NASA planuje użycie grzybów do budowy kolonii na Księżycu i Marsie

NASA planuje użycie grzybów do budowy kolonii na Księżycu i Marsie

Naukowcy z NASA Ames Research Center uzyskali kontrakt opiewający na 2 miliony dolarów, aby kontynuować badania nad futurystycznym projektem „mykotektury”. Ten innowacyjny pomysł wykorzystujący grzyby do tworzenia zamieszkanych struktur może diametralnie zmienić podejście do kolonizacji Księżyca i Marsa.

Motywacją dla wyboru grzybów jako budulec jest ich niska waga, co obniża koszt transportu w przestrzeń kosmiczną. Wysyłanie ciężkich, tradycyjnych materiałów budowlanych w kosmos jest nieopłacalne, dlatego naukowcy z NASA rozważają alternatywę w postaci zarodników grzybów.

Zarodniki te mogłyby być wysyłane na Księżyc i połączone z tamtejszymi surowcami, takimi jak woda czy gleba księżycowa (regolit). Ta strategia ma potencjał drastycznie obniżyć koszty budowy kolonii.

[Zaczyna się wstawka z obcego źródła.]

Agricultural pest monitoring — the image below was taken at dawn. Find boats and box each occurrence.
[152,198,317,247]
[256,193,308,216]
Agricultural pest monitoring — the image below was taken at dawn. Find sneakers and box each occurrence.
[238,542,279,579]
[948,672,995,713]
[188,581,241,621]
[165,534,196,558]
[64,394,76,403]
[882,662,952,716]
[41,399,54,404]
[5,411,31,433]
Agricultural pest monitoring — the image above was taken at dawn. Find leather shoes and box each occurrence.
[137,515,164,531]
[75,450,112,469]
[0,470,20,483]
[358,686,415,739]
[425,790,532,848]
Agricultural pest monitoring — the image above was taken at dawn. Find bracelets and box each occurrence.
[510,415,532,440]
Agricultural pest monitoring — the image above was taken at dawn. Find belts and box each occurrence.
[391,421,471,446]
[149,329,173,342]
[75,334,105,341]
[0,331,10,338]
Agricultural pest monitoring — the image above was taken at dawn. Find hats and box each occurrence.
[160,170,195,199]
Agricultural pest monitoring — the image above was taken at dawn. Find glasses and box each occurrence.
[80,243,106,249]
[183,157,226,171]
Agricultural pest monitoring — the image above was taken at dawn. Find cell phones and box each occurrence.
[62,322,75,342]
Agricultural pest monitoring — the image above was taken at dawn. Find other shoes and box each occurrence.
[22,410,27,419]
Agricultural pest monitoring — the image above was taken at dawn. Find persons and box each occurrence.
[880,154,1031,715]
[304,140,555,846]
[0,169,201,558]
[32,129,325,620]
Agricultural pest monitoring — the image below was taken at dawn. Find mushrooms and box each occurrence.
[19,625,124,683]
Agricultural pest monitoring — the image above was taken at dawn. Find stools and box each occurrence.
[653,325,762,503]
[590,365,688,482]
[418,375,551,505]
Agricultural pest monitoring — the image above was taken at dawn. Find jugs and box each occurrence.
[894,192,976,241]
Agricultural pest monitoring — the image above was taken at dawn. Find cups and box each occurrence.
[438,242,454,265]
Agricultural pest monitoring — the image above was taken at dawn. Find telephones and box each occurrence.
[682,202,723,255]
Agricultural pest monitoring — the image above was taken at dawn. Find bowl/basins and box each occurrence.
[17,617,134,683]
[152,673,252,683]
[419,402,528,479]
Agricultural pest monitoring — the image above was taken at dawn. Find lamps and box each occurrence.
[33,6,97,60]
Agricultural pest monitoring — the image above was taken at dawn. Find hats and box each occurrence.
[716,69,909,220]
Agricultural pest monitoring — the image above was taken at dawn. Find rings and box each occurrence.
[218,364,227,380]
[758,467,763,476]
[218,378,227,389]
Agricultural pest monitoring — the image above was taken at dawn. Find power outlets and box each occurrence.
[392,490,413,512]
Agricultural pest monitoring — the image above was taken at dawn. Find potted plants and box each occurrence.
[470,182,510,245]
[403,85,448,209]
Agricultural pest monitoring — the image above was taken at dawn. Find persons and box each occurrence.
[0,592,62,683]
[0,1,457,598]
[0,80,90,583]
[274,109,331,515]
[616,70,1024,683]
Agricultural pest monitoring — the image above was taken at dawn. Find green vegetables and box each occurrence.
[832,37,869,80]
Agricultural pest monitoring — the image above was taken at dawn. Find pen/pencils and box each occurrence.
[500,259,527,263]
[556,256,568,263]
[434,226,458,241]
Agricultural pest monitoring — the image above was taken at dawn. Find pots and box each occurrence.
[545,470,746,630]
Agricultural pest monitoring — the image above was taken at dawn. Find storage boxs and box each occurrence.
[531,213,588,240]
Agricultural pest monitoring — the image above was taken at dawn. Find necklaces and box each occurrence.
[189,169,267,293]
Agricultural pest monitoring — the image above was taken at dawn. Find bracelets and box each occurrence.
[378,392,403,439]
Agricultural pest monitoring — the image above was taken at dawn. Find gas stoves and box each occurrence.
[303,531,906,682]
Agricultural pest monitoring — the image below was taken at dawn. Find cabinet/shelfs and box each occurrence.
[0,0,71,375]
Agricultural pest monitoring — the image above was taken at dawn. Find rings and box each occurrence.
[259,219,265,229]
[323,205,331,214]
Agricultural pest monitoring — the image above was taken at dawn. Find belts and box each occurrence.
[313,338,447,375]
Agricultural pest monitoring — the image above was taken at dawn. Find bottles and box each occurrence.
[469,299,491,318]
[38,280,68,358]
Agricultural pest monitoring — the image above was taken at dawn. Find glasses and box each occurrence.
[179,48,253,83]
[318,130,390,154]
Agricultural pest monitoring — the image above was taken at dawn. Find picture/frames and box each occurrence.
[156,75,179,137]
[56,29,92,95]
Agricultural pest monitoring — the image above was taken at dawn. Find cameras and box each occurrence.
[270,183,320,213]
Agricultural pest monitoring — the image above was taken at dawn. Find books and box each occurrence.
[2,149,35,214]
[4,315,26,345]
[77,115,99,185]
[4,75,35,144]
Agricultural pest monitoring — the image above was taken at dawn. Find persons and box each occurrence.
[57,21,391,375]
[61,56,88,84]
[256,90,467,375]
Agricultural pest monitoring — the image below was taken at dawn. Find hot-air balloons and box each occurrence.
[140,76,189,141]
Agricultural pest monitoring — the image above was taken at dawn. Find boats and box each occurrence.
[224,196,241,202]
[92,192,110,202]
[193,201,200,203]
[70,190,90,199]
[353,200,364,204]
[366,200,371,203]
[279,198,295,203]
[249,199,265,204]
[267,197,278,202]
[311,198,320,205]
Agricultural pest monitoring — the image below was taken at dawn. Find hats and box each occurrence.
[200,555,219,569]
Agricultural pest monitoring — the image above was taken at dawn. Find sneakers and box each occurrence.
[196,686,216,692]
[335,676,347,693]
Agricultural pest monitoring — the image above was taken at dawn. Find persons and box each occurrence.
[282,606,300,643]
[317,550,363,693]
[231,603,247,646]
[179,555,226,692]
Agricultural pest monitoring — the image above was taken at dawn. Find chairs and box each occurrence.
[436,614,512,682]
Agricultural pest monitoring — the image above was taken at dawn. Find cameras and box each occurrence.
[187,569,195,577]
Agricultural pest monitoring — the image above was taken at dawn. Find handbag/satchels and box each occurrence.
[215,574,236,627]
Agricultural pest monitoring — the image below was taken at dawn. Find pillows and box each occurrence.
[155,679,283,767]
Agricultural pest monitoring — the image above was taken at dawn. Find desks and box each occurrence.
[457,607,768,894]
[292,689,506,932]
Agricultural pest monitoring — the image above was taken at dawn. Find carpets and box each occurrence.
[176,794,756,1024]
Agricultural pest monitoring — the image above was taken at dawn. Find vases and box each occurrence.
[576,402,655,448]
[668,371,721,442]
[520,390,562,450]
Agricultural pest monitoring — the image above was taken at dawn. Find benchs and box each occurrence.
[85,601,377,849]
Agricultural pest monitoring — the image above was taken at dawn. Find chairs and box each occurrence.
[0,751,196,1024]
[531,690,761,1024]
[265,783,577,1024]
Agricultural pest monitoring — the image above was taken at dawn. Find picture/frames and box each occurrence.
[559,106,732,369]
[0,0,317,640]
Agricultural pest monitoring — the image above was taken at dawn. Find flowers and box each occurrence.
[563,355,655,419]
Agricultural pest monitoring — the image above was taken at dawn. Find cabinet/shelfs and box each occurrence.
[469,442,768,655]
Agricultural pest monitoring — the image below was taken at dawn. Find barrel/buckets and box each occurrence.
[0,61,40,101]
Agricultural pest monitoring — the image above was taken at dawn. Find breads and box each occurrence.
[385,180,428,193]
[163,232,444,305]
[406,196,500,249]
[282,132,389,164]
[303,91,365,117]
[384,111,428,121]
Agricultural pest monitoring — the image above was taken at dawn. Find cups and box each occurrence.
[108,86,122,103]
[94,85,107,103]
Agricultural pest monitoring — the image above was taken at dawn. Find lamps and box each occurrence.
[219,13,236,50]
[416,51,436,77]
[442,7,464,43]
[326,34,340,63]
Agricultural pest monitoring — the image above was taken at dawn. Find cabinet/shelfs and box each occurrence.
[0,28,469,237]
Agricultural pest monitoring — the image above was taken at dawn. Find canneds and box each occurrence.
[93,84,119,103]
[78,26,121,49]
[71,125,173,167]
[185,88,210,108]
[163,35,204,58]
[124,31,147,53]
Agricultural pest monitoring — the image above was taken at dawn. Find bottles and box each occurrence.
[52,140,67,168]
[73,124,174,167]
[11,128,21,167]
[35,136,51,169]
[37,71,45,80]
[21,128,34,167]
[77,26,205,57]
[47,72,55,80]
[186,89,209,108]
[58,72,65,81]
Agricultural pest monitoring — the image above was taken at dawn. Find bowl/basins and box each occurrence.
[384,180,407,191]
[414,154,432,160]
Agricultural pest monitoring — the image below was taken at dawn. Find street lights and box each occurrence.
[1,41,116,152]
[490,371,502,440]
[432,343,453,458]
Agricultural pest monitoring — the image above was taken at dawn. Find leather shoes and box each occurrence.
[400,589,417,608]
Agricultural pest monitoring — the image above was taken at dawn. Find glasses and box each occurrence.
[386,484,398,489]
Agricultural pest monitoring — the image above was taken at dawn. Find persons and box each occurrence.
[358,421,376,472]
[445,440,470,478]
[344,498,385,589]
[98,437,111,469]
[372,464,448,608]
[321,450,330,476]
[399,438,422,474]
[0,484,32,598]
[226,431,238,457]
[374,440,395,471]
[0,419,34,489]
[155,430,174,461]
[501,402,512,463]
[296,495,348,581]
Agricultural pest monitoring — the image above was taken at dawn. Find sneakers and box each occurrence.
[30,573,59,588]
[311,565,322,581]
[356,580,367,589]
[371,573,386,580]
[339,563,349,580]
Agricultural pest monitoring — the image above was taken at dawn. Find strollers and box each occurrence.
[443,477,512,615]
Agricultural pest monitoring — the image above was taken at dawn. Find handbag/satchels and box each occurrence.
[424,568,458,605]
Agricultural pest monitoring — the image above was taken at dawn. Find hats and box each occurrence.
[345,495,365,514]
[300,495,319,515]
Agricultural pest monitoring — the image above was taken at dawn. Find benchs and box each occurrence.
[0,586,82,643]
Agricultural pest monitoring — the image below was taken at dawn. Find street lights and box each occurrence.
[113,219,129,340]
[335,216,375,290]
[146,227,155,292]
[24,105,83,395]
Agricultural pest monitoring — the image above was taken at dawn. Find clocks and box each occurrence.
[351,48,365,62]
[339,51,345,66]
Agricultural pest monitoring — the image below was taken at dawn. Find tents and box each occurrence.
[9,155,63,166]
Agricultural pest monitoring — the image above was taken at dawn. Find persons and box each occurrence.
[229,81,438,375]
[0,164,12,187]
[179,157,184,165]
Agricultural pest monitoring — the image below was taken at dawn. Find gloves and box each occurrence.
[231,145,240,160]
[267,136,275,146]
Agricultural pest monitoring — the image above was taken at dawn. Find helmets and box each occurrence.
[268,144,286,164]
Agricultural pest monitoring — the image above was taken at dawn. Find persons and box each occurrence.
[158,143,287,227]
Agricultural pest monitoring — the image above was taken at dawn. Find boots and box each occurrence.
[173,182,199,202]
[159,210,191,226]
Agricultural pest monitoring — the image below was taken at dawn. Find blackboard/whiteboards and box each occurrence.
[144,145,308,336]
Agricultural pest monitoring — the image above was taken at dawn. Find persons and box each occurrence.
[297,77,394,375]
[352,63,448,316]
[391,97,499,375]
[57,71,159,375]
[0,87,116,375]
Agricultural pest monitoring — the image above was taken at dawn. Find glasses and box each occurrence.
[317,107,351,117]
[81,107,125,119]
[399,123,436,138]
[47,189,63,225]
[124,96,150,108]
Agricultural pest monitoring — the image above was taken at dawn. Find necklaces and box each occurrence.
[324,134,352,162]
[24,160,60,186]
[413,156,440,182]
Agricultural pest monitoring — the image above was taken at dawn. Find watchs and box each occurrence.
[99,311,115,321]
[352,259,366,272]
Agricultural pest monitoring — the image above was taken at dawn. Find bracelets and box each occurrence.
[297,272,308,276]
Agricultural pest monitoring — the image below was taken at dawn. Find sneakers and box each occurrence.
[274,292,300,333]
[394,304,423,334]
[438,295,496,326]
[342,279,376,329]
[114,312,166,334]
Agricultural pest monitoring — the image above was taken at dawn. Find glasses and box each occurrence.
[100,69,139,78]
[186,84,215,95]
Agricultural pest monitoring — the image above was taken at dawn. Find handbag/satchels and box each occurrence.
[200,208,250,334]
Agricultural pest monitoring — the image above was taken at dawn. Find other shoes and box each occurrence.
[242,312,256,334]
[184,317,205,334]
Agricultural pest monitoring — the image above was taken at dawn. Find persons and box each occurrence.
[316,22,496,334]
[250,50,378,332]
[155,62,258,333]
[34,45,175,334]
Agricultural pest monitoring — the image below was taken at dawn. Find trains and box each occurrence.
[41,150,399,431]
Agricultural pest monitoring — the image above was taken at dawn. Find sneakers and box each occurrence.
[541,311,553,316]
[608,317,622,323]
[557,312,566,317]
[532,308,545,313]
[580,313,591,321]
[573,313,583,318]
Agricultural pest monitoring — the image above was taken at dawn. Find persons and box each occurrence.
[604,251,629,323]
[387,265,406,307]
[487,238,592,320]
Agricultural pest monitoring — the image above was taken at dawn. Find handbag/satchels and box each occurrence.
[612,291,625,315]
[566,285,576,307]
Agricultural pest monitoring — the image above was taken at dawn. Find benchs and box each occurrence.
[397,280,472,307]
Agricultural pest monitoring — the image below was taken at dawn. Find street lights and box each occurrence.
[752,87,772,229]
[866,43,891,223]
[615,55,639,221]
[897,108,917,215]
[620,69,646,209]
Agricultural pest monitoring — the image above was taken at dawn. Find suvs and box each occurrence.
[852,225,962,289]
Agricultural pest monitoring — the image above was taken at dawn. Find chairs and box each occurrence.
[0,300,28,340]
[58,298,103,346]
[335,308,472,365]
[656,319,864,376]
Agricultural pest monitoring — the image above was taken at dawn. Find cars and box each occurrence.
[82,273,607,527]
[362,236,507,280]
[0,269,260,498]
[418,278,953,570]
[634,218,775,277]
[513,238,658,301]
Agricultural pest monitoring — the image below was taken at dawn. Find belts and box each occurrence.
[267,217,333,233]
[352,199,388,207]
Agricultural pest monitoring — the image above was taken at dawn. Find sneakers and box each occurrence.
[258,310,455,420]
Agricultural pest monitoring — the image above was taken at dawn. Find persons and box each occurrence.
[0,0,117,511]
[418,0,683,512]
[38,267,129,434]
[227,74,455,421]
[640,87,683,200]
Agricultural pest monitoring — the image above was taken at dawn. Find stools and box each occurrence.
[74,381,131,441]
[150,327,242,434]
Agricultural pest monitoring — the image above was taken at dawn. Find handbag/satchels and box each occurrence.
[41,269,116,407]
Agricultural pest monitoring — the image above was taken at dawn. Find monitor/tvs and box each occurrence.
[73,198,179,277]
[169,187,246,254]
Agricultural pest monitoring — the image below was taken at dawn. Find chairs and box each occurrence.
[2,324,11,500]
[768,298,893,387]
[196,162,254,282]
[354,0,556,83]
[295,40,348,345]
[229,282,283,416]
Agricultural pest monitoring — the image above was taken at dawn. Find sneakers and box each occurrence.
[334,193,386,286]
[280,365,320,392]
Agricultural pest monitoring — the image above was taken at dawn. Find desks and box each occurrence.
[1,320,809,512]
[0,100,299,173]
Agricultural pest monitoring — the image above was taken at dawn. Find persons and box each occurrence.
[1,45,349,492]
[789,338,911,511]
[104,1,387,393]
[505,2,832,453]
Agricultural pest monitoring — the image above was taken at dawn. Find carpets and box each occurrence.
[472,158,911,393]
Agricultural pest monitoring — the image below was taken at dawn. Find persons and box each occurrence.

Właściwości grzybów, oprócz ekonomicznej wydajności, obejmują również inne korzyści. Z badań NASA wynika, że struktury zbudowane z grzybów mogą chronić mieszkańców przestrzeni kosmicznej przed promieniowaniem, izolować od ekstremalnych temperatur oraz rosnąć szybko – całe budynki mogłyby powstać w ciągu zaledwie jednego lub dwóch miesięcy.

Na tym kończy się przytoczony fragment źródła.